A. Since spyware is a bigger problem today than viruses, and spyware is typically harder to find and get rid of, I suggest to start looking for spyware too.
Use Lavasoft's Ad-Aware and Spybot S&D - get the links to them from my web site - http://scriptco.net/secure.htm
*** B. Turn off System Restore
WinXP has a cool feature called System Restore. It is used to restore your computer to an earlier configuration in case of a problem. The only problem is that it wasn't made with parasites in mind, and often it can't tell the difference between an infected file and a good file, so it might automatically restore an infected file also if it had been in a protected area, effectively re-infecting your computer. Because of this, it is recommended to turn off System Restore before you test, and when you're done, turn it back on so you are still protected from standard computer problems.
Click Start.
Right-click the My Computer icon, and then click Properties.
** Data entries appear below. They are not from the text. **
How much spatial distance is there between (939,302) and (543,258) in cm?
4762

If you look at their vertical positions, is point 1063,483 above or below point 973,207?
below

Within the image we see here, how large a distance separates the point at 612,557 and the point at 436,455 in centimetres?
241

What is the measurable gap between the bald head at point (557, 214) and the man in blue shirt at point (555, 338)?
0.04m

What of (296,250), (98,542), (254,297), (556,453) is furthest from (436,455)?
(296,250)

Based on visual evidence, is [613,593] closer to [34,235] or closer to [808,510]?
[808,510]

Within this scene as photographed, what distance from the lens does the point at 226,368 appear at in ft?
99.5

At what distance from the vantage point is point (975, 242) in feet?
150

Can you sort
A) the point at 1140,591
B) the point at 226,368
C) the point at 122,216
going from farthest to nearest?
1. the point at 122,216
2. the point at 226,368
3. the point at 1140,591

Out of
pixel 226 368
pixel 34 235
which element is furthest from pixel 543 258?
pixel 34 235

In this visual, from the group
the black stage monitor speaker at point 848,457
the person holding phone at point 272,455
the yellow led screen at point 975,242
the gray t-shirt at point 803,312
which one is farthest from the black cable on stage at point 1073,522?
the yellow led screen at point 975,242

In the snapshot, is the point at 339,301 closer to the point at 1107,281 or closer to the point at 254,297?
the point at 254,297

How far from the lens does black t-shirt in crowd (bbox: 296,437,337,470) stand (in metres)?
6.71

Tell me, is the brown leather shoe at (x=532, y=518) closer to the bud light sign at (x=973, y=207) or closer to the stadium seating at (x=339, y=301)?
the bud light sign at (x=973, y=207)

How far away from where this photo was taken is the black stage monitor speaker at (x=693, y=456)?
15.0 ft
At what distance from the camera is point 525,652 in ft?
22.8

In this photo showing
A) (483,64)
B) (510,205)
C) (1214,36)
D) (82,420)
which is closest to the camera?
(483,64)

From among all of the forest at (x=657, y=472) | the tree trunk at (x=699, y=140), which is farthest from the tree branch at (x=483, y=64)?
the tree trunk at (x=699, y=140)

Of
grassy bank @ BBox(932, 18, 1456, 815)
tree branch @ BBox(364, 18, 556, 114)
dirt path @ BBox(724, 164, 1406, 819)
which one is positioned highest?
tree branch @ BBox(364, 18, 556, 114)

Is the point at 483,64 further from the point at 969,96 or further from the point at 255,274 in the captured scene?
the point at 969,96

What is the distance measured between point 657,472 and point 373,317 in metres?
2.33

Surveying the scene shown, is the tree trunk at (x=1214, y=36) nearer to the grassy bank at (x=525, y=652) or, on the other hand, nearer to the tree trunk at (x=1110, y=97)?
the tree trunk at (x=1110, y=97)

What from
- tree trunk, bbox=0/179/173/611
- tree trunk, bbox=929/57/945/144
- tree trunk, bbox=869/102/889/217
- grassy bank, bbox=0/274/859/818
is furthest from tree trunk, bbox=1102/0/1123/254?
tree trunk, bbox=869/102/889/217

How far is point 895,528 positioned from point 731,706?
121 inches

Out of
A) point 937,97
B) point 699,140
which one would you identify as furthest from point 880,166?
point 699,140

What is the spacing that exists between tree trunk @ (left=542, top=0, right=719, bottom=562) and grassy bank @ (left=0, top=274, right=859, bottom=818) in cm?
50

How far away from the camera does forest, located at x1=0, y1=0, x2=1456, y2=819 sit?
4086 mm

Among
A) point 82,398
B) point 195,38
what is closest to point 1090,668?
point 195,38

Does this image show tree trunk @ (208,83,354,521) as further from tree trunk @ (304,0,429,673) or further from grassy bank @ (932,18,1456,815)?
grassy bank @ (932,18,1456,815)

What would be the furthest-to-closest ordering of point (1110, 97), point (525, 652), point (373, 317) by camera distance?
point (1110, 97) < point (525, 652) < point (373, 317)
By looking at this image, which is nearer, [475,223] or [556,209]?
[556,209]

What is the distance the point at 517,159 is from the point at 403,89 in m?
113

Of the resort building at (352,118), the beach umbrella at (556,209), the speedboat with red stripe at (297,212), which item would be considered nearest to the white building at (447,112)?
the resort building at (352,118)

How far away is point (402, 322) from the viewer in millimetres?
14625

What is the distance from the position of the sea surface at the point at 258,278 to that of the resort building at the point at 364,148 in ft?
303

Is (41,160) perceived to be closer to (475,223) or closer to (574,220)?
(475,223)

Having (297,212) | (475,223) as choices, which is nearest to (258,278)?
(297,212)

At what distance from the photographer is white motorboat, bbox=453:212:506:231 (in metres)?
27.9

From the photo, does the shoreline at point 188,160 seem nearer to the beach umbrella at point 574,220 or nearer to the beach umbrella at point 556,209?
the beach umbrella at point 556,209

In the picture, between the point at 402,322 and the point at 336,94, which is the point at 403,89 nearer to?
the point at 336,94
Click the System Restore tab.
Check "Turn off System Restore" or "Turn off System Restore on all drives."
Click Apply.
When turning off System Restore, the existing restore points will be deleted. Click Yes to do this.
Click OK.
C. Windows Tip
Windows itself, by default, hides certain files, system folders or file extentions from the user to make it easier to navigate. If you are having to find an infected file or just one you are looking for, this can cause you to not find it. If you wish you may change this to show all of the files on your computer.
Open your My Computer icon (Either from your desktop or the Start Menu) Click the Tools menu and select Folder Options(on older systems it may be in the View menu) Select the View tab and scroll through the Advanced settings Enable or disable the following (using a checkmark to enable)
enable - Show hidden files and folders
disable - Hide extentions for known file types
disable - Hide protected operating system files (WinME and WinXP only)
Now click Apply and Ok
========
D. How to find an embedded infection
AVG 7 Free now detects infections in areas that it was unable to before. The most notable are ones embedded inside of archives. Since AVG can't determine if you created the archive or if it was a parasite that created it, they leave these alone so you may have a chance to recover uninfected files from the archive and then you simply delete the archive when done. Infections that are inside of an archive aren't a direct threat to your system unless the file gets extracted to allow it to run. Grisoft has chose this method because it is safer for your data that the archive may contain.
For someone that is new to looking for these embedded infections, it can be a little confusing with the way that AVG will list the file because it also must include the archive file name that contains it in the full path/filename. The following is an example that I made up to highlight the info so you will know which filename to look for so you may either extract files and or delete the correct file. I will color code these for you, but AVG will not.
AVG will give you a name like...
C:\Windows\Temp\InfectedArchive.cab:\InfectedFile.exe
The location of the file is in C:\Windows\Temp The archive that contains the infection is InfectedArchive.cab And the actual infected file inside of the archive is InfectedFile.exe
Note the ":\" that seperates the archive from the file it contains. After you have recovered any files inside of the archive that you may want to keep (other than the infected one that is) just simple delete the whole archive.. in this example the file to delete would be InfectedArchive.cab
It looks harder than it really is.. just remember the file you want to look for is named just before the last ":\"
Most of the time, you won't have any files to recover inside of the archives. The only time this isn't true is if it is an archive that you had created yourself. If you didn't create it.. just delete and move on.